Why balancing exposure is so important and why using graduated ND filters will improve your landscape photography.
So what is a graduated ND filter? It’s not easy being a landscape photographer. You often have to walk miles to reach your subject. Then, as have no control over the weather, you may find that capturing what you see is suddenly very difficult indeed.
Soft graduated ND filters (left) have a far more attenuated transition zone between the semi-opaque and transparent areas than hard (right) or very hard.
You can either sulkily give up for the day or try to make the best of the situation. I’m not asking for sympathy (though it’s always appreciated). as the times when everything goes right more than makes up for the times when it doesn’t.
One of the problems regularly faced by landscape photographers is contrast. Cameras can’t record the vast range of tones that is often seen in a typical landscape. The poor landscape photographer is often forced to compromise exposure, typically sacrificing shadow detail in order to avoid losing the highlights.
The commonest example of this is when the sky is bright but the landscape itself is in shadow. Expose for the sky and the landscape is dark and muddy. However, expose for the ground and the sky burns out. Fortunately, we landscape photographers have a secret weapon: the graduated ND filter.
Graduated ND filters can be stacked. The difference between the sky and foreground in this scene was 4-stops - too high to record detail in both (left). By stacking a 1- and 3-stop graduated filter I was able to make the correct exposure in-camera (right).
The graduated ND filter is related to the ND filter described previously (if you’ve not seen this article go and read it right now. I’m happy to wait). The difference is that the bottom half of a graduated ND filter is transparent and only the top half is semi-opaque.
Just like an ND filter the opaqueness of the top half is measured in stops: the higher the value, the more opaque the top half. Typically graduated ND filters are sold in strengths of 1-stop, 2-stop and 3-stop.

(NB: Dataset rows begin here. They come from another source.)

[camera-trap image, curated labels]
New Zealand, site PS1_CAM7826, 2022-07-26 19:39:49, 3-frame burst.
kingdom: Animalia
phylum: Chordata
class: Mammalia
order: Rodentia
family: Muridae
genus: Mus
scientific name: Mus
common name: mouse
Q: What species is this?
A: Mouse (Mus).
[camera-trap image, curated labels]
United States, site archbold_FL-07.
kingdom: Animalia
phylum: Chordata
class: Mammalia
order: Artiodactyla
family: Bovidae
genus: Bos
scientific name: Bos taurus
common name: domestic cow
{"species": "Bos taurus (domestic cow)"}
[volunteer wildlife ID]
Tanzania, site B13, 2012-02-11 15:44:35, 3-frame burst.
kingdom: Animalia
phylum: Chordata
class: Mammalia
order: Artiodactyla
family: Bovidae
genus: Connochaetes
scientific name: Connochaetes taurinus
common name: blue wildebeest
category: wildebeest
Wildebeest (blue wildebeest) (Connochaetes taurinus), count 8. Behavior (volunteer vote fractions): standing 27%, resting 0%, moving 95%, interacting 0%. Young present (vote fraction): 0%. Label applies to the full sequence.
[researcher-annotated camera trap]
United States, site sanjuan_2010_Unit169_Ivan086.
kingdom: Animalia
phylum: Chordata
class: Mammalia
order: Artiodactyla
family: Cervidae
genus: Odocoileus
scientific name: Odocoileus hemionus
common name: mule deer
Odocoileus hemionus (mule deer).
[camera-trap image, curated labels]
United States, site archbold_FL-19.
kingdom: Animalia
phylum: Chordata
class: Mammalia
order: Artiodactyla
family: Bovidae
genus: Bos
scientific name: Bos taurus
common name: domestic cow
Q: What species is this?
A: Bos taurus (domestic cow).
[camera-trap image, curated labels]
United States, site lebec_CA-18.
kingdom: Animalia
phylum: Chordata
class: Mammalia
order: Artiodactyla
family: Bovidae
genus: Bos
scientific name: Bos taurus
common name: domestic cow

The transition zone between the two halves is described as being soft, hard or very hard. The transition between clear and semi-opaque in a soft graduated ND filter is very gradual, more abrupt in a hard graduated ND filter and even more abrupt in a very hard graduated ND filter.
Soft graduated ND filters work well when the difference between the light and dark areas of a scene is uneven - when you have a line of mountains or city skyline for instance. Harder graduated ND filters are more useful when the horizon is straighter - such as a seascape.
That said, harder graduated ND filters are easier to place where needed. Soft graduated ND filters can be frustrating to use because the transition zone is more ambiguous.
Avoid the temptation to use too strong a graduated ND filter when shooting reflections. Reflections should always be darker than the reflected subject. For this scene a 1-stop graduated ND filter was sufficient.
Let’s go back to the example above with the bright sky and unlit landscape. The reason this is a problem is that the sky and landscape essentially need two different exposure settings. Usually this would be an impossible situation (you could of course make two images using different exposure settings and blend the results later in postproduction).
What the graduate ND filter allows you to do is expose for the darkest part of the scene. Then, by covering the brightest part of the image with the semi-opaque half of the filter, the exposure can be made to match across the entire image. The greater the difference in exposure, the stronger the graduated ND filter you’d use.
Graduated ND filters slot into filter holders fitted to the front of a lens. This means that they can be moved up and down for precise positioning. You don’t even need to use them vertically.
Used horizontally they are excellent for balancing exposure when shooting window-lit portraits. Personally I never leave home without mine, even if sometimes I’m not out long because it’s just started raining. Again.